-- Opening Marker --

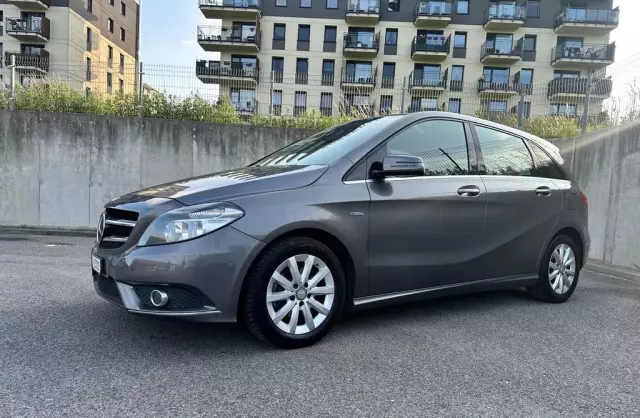 MERCEDES-BENZ Klasa B 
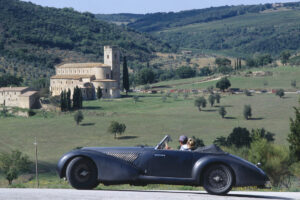 Louis Vuitton retorna às estradas italianas com a Dolomites Classic Run 2026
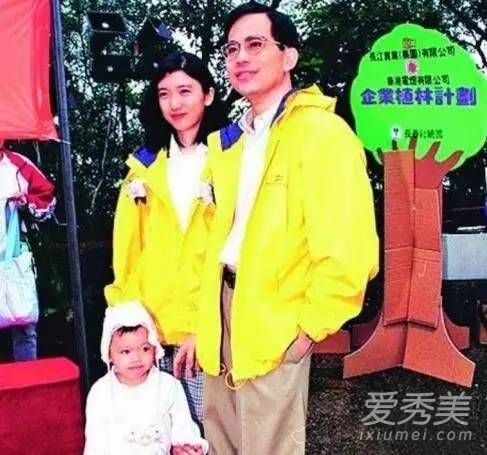 杨幂女儿上的学校贵吗 还有哪些明星的孩子也在那上学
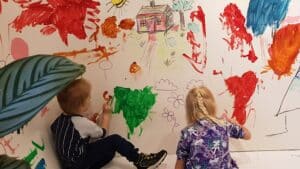 Lapset maalasivat taideseinää Kumma juttu -tapahtumassa lokakuussa 2022.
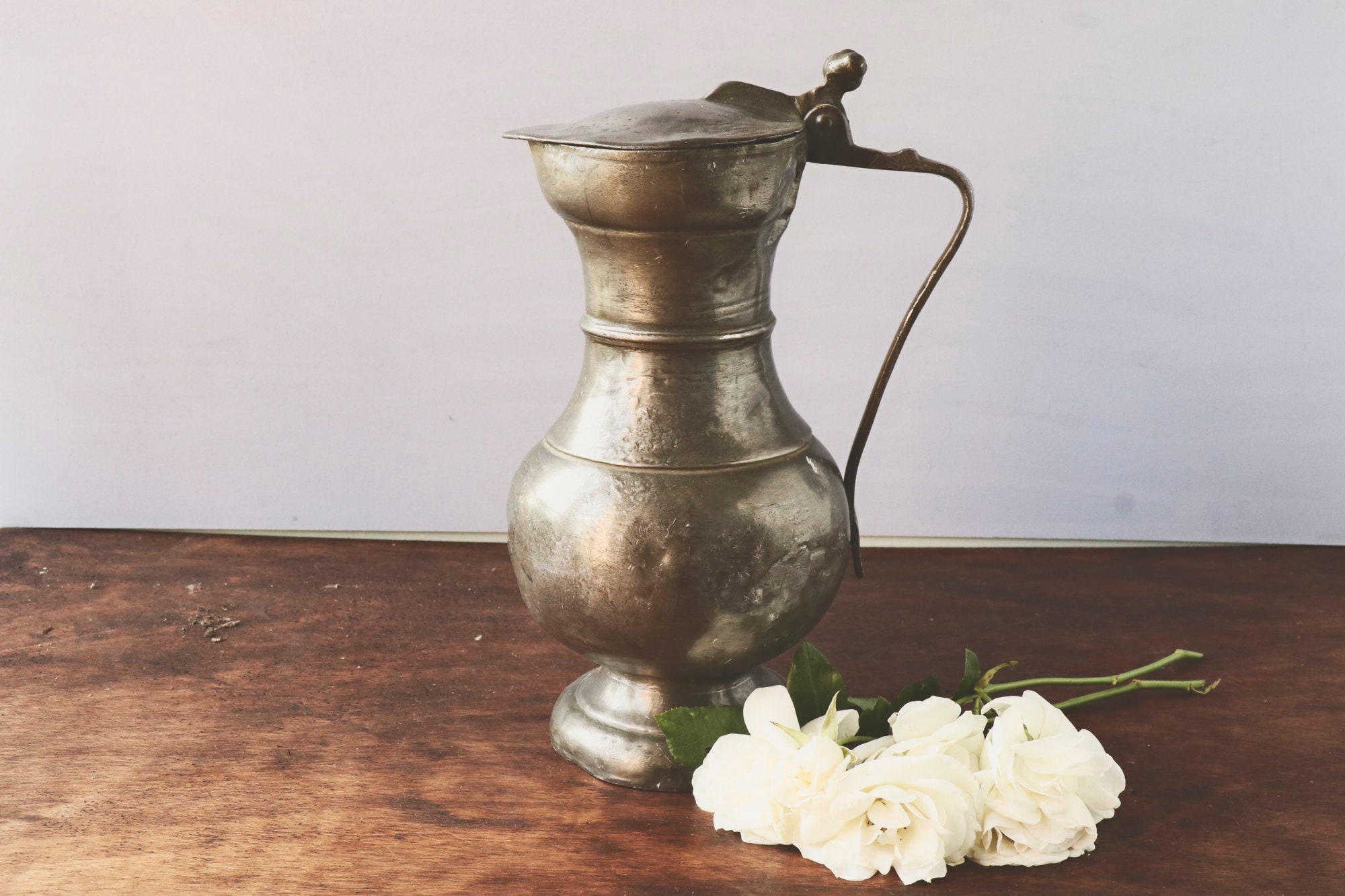 Vintage Français Pewter Jug avec Couvercle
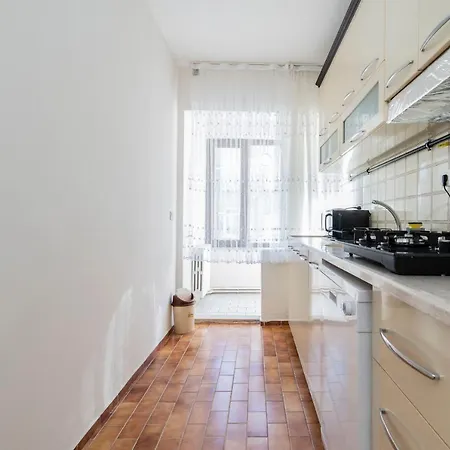 Spacious 2 Bdrm Apart In * בורסה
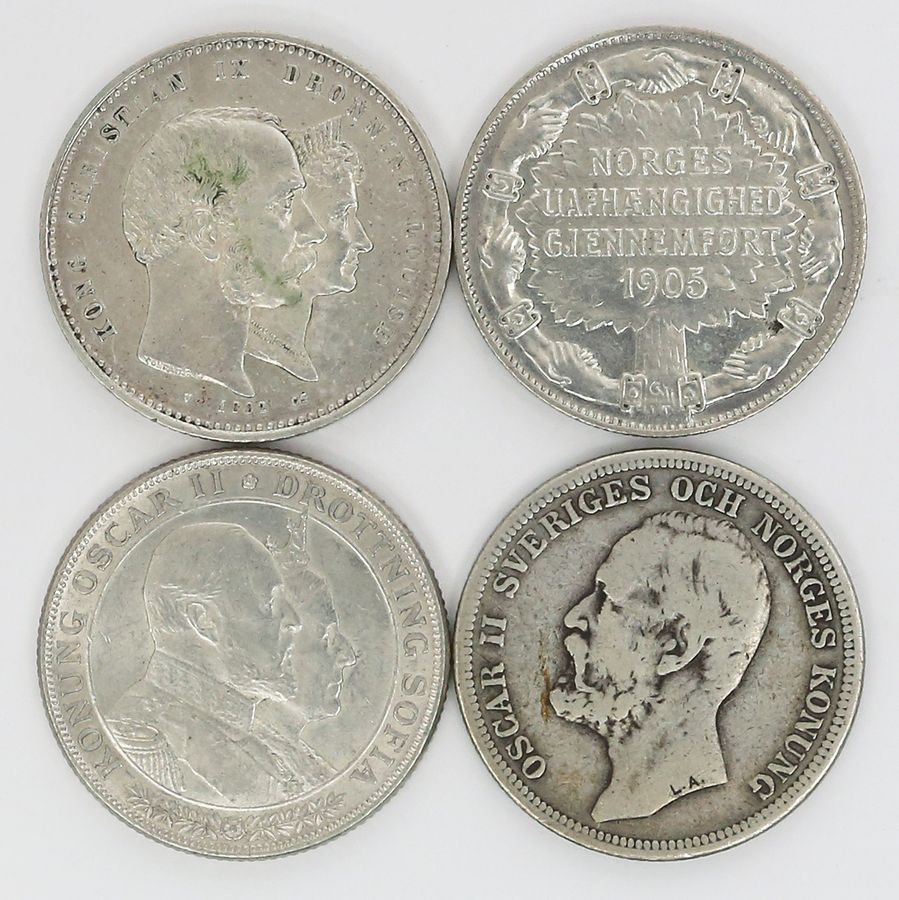 Vier 2 Kronen-Münzen, Silber:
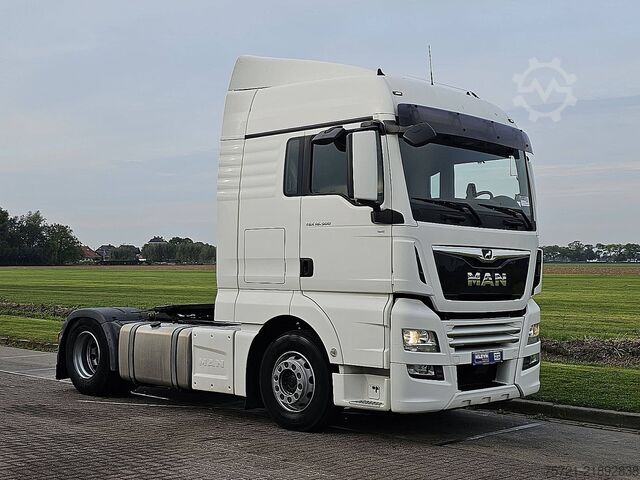 Standard-SZM M.A.N. 18.460 TGX XLX MANUAL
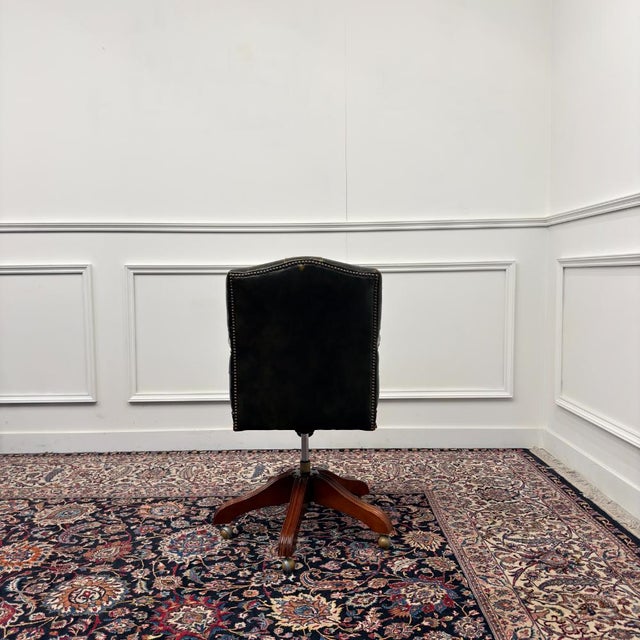 English Office Chair from Wade Chesterfield For Sale - Image 4 of 8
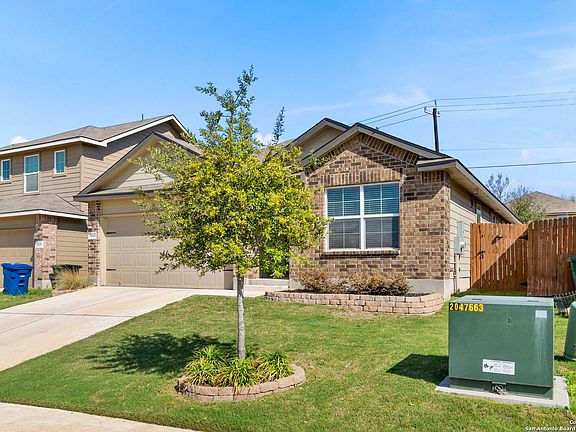 3rd image of 7015 Capella Cir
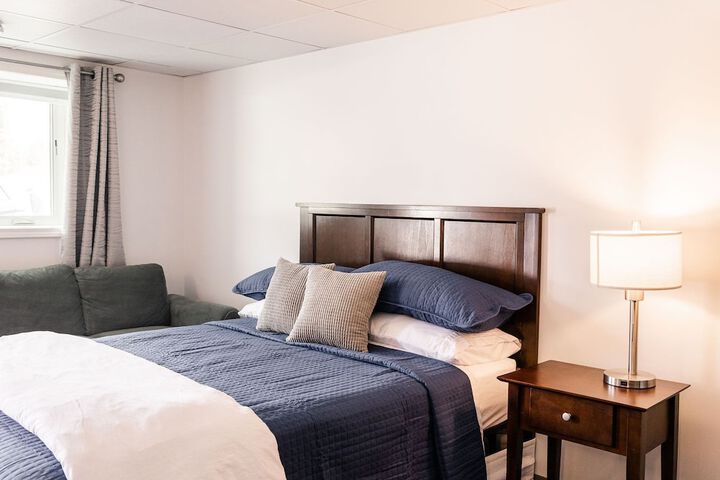Room 11 of 25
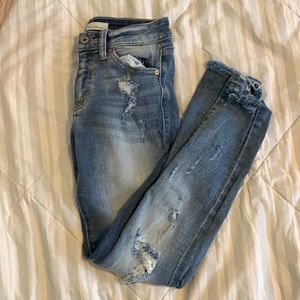 Vestique ripped jeans
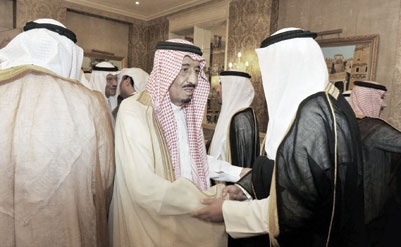 الأمير سلمان يستقبل المعزين في وفاة الأميرة سلطانة السديري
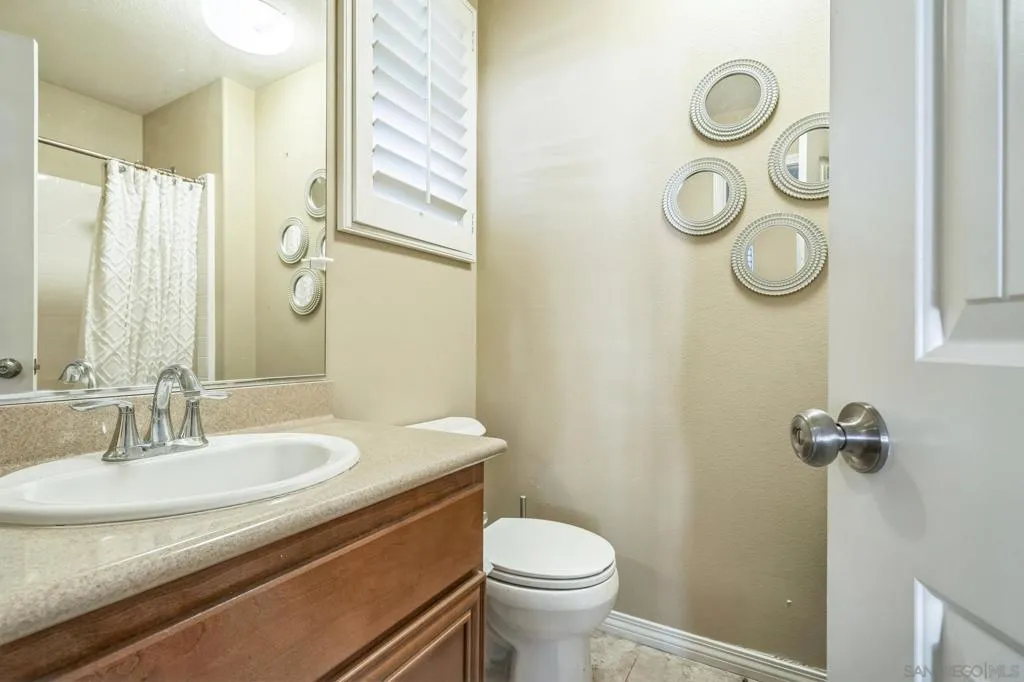 3152 Beven Dr, Escondido, California 92027 home-pic-25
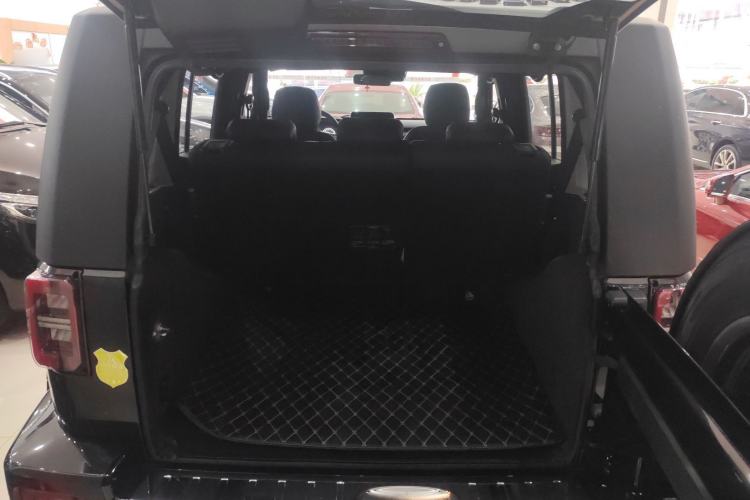 Used BAIC Off-Road BJ40 2020 2.0T Automatic Four-Wheel Drive Urban Hunter Edition Chivalrous Type
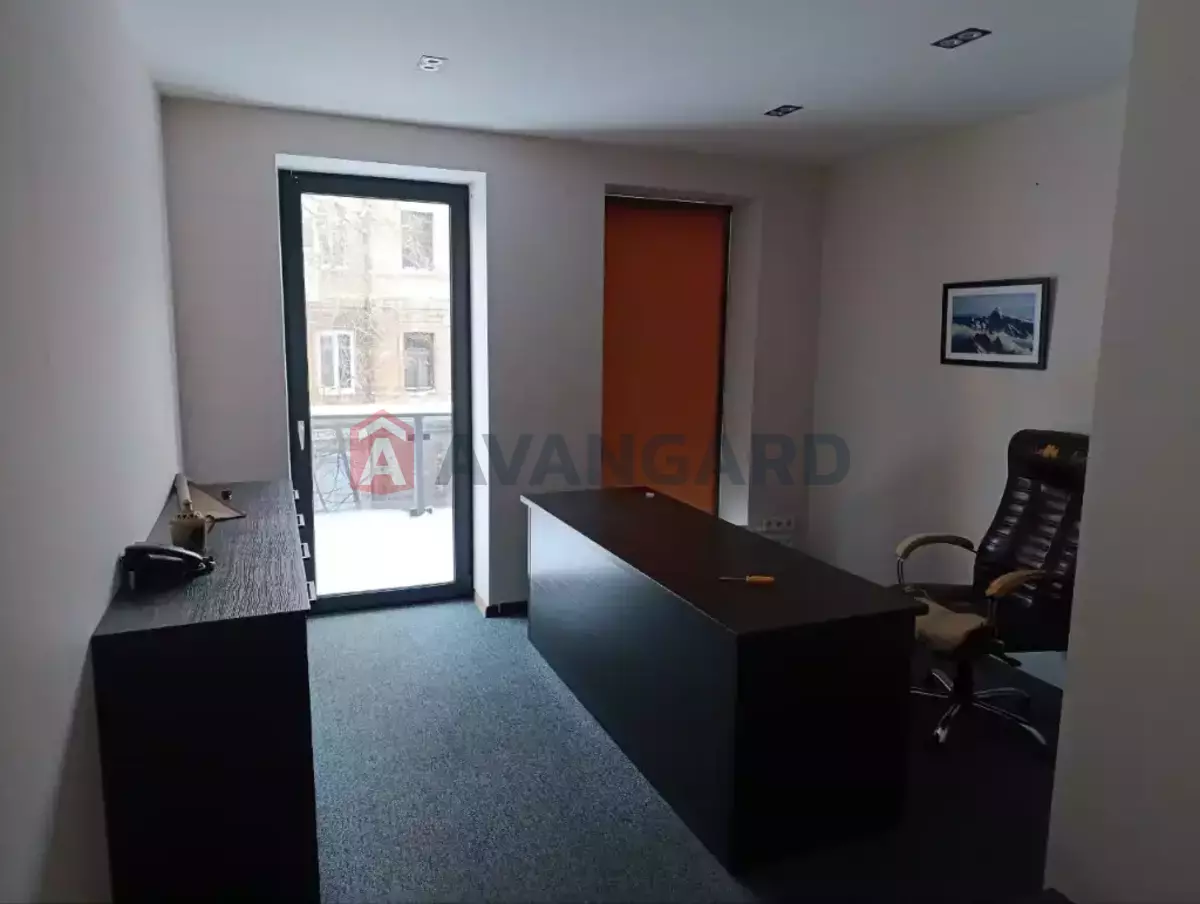 �������� ������� ������, 300 ��.�. ���� 13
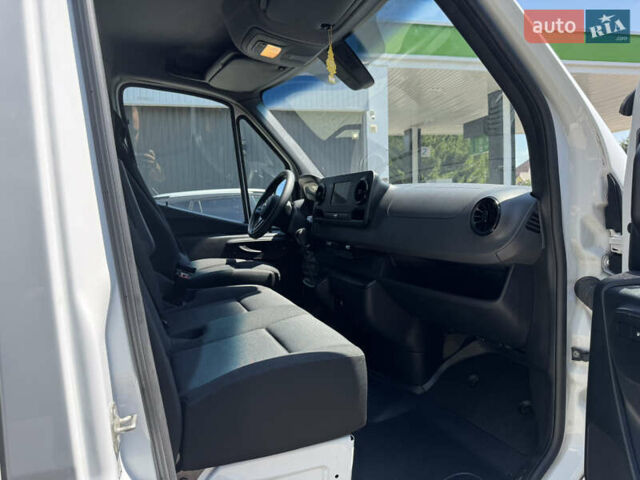 Білий Мерседес Sprinter, об'ємом двигуна 2.14 л та пробігом 150 тис. км за 25950 $, фото 8 на Automoto.ua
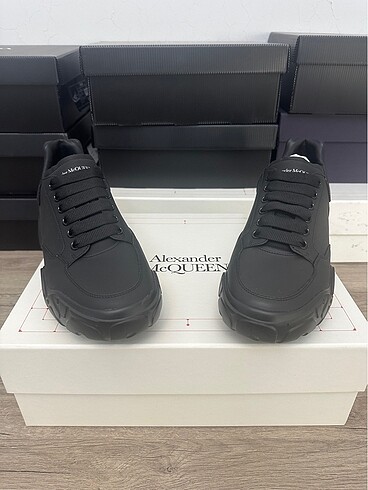 Alexander McQuenn 41,5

-- Closing Marker --

**Exercise aim**
Format every line of the data above as a numbered list, omitting any blank lines and leaving out the pictures.

**Answer box**
1.  MERCEDES-BENZ Klasa B 
2.  Louis Vuitton retorna às estradas italianas com a Dolomites Classic Run 2026
3.  杨幂女儿上的学校贵吗 还有哪些明星的孩子也在那上学
4.  Lapset maalasivat taideseinää Kumma juttu -tapahtumassa lokakuussa 2022.
5.  Vintage Français Pewter Jug avec Couvercle
6.  Spacious 2 Bdrm Apart In * בורסה
7.  Vier 2 Kronen-Münzen, Silber:
8.  Standard-SZM M.A.N. 18.460 TGX XLX MANUAL
9.  English Office Chair from Wade Chesterfield For Sale - Image 4 of 8
10.  3rd image of 7015 Capella Cir
11. Room 11 of 25
12.  Vestique ripped jeans
13.  الأمير سلمان يستقبل المعزين في وفاة الأميرة سلطانة السديري
14.  3152 Beven Dr, Escondido, California 92027 home-pic-25
15.  Used BAIC Off-Road BJ40 2020 2.0T Automatic Four-Wheel Drive Urban Hunter Edition Chivalrous Type
16.  �������� ������� ������, 300 ��.�. ���� 13
17.  Білий Мерседес Sprinter, об'ємом двигуна 2.14 л та пробігом 150 тис. км за 25950 $, фото 8 на Automoto.ua
18.  Alexander McQuenn 41,5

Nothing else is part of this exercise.